:: Quoted text ::
※ ※ ※

My code looks like this:

fitRidge <- function(X, y, lambda) {
     # Add intercept column to X:
  X <- cbind(1, X)
     # Calculate penalty matrix:
  lambda.diag <- lambda * diag(dim(X)[2])
     # Apply formula for Ridge Regression:
  return(solve(t(X) %*% X + lambda.diag) %*% t(X) %*% y)
}

Note that I'm not yet trying to find an optimal $\lambda$, I'm simply estimating $\hat w^{ridge}$ for a given $\lambda$. However, something seems off. When I enter $\lambda = 0$ I get the expected OLS result. I checked this by applying lm.ridge(lambda = 0) on the same dataset and it gives me the same coefficients. However, when I input any other penalty, like $\lambda=2$ or $\lambda=5$ my coefficients and the coefficients given by lm.ridge disagree wildly. I tried looking at the implementation of lm.ridge but I couldn't work out what it does (and therefore what it does differently).

Could anyone explain why there is a difference between my results and the results from lm.ridge? Am I doing something wrong in my code? I've tried playing around with scale() but couldn't find an answer there.

EDIT:

To see what happens, run the following:

library(car)
X.prestige <- as.matrix.data.frame(Prestige[,c(1,2,3,5)])
y.prestige <- Prestige[,4]

fitRidge(X.prestige, y.prestige, 0)
coef(lm.ridge(formula = prestige~education+income+women+census, data = Prestige, lambda = 0))

※ ※ ※

:: Stored data ::
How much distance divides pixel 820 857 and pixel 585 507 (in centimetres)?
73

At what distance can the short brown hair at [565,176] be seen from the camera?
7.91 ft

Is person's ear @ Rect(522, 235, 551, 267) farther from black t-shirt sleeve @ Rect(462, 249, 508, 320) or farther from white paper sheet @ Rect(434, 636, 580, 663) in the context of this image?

※ ※ ※

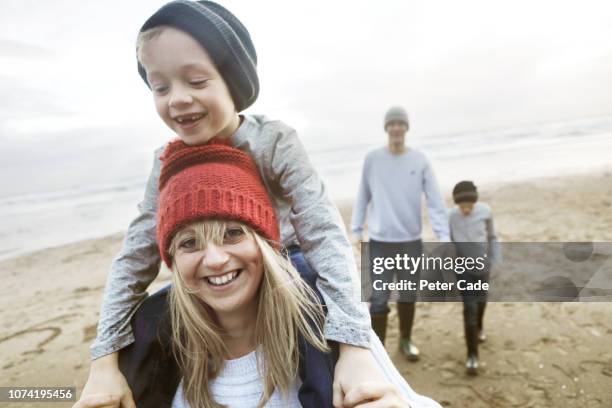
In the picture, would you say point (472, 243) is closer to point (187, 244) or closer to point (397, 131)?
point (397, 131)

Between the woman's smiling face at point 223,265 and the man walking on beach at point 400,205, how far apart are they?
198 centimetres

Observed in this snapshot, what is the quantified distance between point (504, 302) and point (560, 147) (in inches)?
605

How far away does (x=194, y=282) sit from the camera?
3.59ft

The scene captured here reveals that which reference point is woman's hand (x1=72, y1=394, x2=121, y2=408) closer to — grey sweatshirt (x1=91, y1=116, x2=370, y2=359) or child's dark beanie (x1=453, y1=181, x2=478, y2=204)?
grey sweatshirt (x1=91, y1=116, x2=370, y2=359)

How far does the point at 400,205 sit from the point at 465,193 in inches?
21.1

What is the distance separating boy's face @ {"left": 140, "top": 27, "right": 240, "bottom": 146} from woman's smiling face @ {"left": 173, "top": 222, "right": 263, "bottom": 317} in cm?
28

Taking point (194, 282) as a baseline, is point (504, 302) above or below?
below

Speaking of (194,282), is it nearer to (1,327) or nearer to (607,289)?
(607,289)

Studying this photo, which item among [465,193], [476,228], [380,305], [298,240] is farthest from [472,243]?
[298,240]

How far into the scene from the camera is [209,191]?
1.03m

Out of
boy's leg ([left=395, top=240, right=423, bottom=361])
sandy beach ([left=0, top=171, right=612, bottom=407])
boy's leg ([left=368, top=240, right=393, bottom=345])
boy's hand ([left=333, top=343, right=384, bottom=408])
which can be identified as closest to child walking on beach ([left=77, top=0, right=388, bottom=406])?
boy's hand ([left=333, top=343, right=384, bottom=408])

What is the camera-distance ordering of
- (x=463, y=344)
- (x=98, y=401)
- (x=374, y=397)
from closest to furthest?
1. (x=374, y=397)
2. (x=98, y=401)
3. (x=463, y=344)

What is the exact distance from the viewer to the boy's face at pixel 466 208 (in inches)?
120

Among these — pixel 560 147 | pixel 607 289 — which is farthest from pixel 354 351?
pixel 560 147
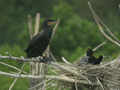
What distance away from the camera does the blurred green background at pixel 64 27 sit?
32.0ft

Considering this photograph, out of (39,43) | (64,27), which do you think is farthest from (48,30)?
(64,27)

※ ※ ※

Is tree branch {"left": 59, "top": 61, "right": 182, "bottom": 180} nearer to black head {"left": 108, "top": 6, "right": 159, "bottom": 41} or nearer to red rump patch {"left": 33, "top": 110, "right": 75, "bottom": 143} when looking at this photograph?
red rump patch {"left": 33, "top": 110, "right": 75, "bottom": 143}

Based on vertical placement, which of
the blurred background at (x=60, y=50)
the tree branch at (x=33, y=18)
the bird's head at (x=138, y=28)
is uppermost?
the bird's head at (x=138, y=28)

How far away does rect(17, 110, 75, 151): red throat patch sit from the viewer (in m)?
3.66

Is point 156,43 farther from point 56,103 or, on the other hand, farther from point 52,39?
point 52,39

※ ※ ※

:: Exercise task 1 ::
Could you edit the ridge regression post from "Note that I'm" to "library(car)", putting "estimates" wherever "coefficients" appears?
:: Exercise task 2 ::
Can you carry on the ridge regression post from the point at which it stops?

:: Result 1 ::
Note that I'm not yet trying to find an optimal $\lambda$, I'm simply estimating $\hat w^{ridge}$ for a given $\lambda$. However, something seems off. When I enter $\lambda = 0$ I get the expected OLS result. I checked this by applying lm.ridge(lambda = 0) on the same dataset and it gives me the same estimates. However, when I input any other penalty, like $\lambda=2$ or $\lambda=5$ my estimates and the estimates given by lm.ridge disagree wildly. I tried looking at the implementation of lm.ridge but I couldn't work out what it does (and therefore what it does differently).

Could anyone explain why there is a difference between my results and the results from lm.ridge? Am I doing something wrong in my code? I've tried playing around with scale() but couldn't find an answer there.

EDIT:

To see what happens, run the following:

library(car)

:: Result 2 ::
fitRidge(X.prestige, y.prestige, 2)
coef(lm.ridge(formula = prestige~education+income+women+census, data = Prestige, lambda = 2))

EDIT2:

Okay, so based on responses below, I've gotten a somewhat clearer understanding of the problem. I've also closely re-read the section about RR in TESL by Hastie, Tibshirani and Friedman, where I discovered that the intercept is often estimated simply as the mean of the response. It seems that many sources on RR online are overly vague. I actually suspect many writers have never implemented RR themselves and might not have realized some important things as many of them leave out 3 important facts:

  1. Intercept is not penalized in the normal case, the formula above only applies to the other coefficients.
  2. RR is not equivariant under scaling, i.e. different scales gives different results even for the same data.
  3. Following from 1, how one actually estimates intercept.

I tried altering my function accordingly:

fitRidge <- function(X, Y, lambda) {
  # Standardize X and Y
  X <- scale(X)
  Y <- scale(Y)
  # Generate penalty matrix
  penalties <- lambda * diag(ncol(X))
  # Estimate intercept
  inter <- mean(Y)
  # Solve ridge system
  coeff <- solve(t(X) %*% X + penalties, t(X) %*% Y)
  # Create standardized weight vector
  wz <- c(inter, coeff )
  return(wz)
}

I still don't get results equivalent to lm.ridge though, but it might just be a question of translating the formula back into the original scales. However, I can't seem to work out how to do this. I thought it would just entail multiplying by the standard deviation of the response and adding the mean, as usual for standard scores, but either my function is still wrong or rescaling is more complex than I realize.

Any advice?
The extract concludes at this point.